» **The exercise**
From the line that includes "How should the objects" to the last line of the records, inclusive, repeat each line exactly.

» **Items from a dataset**
((

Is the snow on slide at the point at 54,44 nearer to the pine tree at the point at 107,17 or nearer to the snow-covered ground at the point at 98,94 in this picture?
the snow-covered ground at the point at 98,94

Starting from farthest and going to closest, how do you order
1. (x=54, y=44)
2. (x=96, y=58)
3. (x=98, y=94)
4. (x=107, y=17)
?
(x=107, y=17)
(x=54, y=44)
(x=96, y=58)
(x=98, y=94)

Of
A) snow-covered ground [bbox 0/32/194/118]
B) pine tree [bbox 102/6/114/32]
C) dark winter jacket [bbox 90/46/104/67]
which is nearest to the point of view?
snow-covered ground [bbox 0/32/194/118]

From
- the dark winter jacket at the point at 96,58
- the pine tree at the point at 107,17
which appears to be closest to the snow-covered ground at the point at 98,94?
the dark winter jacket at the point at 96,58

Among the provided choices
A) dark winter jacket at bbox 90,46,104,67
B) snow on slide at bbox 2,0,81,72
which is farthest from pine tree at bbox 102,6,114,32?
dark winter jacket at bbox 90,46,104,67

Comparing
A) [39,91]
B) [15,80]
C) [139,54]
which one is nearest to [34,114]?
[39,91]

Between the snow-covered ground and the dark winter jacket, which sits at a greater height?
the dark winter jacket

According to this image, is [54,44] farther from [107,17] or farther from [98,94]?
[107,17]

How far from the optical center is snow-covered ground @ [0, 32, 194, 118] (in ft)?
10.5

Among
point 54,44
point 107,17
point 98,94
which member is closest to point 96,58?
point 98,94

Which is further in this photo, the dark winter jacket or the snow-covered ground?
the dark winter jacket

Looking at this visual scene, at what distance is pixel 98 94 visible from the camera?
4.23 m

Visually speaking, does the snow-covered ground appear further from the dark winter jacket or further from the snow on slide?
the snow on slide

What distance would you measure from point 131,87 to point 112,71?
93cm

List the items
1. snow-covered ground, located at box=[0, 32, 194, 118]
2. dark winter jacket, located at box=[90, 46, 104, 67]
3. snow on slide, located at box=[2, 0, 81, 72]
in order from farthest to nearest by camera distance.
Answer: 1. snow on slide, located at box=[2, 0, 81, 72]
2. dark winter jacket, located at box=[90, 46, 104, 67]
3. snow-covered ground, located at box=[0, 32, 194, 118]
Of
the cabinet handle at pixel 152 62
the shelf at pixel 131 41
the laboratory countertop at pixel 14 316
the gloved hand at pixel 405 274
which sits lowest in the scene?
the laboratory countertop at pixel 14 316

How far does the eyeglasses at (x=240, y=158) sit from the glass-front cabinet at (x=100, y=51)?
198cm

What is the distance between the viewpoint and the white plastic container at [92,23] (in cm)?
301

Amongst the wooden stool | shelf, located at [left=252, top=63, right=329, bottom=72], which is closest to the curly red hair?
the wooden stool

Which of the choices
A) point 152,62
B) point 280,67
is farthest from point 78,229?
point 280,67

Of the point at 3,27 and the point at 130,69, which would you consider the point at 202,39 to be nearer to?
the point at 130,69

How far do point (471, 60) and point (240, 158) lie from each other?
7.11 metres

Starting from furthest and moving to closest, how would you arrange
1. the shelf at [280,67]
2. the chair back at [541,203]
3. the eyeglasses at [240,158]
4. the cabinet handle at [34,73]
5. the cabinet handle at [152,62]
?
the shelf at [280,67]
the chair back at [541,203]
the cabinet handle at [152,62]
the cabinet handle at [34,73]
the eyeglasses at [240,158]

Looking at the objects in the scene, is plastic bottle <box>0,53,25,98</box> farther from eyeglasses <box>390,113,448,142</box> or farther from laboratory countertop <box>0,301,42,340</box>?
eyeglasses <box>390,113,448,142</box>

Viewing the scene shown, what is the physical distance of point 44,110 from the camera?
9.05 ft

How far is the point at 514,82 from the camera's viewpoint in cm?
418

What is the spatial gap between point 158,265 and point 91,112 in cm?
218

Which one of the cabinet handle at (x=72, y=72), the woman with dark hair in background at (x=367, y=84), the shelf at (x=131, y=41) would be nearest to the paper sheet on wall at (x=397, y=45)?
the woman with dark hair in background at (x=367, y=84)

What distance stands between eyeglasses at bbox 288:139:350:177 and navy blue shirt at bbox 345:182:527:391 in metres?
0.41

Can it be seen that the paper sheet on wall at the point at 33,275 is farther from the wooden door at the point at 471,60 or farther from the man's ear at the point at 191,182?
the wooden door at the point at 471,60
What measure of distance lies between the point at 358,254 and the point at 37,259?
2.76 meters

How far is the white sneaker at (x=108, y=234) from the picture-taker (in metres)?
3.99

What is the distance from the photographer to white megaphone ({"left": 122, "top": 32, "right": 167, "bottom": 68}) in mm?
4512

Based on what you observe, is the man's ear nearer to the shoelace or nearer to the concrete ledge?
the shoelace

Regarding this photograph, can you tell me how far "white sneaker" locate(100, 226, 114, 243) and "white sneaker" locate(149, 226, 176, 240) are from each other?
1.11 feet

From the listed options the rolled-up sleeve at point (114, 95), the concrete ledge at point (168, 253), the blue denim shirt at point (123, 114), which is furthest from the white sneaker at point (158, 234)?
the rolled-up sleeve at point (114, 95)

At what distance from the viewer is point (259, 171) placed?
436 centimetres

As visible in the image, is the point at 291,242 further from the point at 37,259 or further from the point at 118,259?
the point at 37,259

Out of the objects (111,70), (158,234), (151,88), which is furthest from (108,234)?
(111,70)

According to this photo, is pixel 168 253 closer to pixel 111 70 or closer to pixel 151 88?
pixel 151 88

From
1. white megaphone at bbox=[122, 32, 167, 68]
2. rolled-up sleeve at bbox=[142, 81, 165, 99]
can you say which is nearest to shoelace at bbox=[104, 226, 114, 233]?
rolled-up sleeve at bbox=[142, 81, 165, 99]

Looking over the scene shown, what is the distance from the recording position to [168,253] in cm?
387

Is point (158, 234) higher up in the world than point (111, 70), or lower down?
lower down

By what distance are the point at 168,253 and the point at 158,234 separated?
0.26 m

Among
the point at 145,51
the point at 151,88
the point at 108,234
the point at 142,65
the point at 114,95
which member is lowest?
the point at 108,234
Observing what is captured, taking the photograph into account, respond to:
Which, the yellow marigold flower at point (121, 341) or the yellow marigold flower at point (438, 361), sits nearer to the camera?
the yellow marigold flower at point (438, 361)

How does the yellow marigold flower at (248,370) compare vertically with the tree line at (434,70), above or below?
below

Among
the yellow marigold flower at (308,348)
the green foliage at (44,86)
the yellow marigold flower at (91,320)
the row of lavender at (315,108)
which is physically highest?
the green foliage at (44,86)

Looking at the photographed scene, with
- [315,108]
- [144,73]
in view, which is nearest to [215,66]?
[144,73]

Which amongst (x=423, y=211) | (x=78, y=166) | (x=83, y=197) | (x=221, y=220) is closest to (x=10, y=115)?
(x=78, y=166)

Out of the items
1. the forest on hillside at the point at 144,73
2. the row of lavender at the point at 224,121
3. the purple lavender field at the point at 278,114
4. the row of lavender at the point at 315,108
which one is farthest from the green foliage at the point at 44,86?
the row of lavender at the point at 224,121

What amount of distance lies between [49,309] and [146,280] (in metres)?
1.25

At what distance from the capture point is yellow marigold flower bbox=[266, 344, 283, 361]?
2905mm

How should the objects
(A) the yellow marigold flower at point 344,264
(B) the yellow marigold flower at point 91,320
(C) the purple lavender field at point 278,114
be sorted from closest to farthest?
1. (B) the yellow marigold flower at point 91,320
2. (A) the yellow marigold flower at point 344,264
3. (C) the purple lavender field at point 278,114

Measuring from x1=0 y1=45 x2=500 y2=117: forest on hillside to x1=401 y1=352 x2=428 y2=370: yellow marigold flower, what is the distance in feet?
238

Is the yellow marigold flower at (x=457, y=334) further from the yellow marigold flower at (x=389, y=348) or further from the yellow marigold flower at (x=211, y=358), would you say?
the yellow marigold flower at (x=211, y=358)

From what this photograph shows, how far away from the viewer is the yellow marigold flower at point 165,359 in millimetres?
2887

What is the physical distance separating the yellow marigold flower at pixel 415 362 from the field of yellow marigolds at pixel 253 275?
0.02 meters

))

» **Written answer**
How should the objects
(A) the yellow marigold flower at point 344,264
(B) the yellow marigold flower at point 91,320
(C) the purple lavender field at point 278,114
be sorted from closest to farthest?
1. (B) the yellow marigold flower at point 91,320
2. (A) the yellow marigold flower at point 344,264
3. (C) the purple lavender field at point 278,114

Measuring from x1=0 y1=45 x2=500 y2=117: forest on hillside to x1=401 y1=352 x2=428 y2=370: yellow marigold flower, what is the distance in feet?
238

Is the yellow marigold flower at (x=457, y=334) further from the yellow marigold flower at (x=389, y=348) or further from the yellow marigold flower at (x=211, y=358), would you say?
the yellow marigold flower at (x=211, y=358)

From what this photograph shows, how far away from the viewer is the yellow marigold flower at point 165,359 in millimetres?
2887

What is the physical distance separating the yellow marigold flower at pixel 415 362 from the field of yellow marigolds at pixel 253 275?
0.02 meters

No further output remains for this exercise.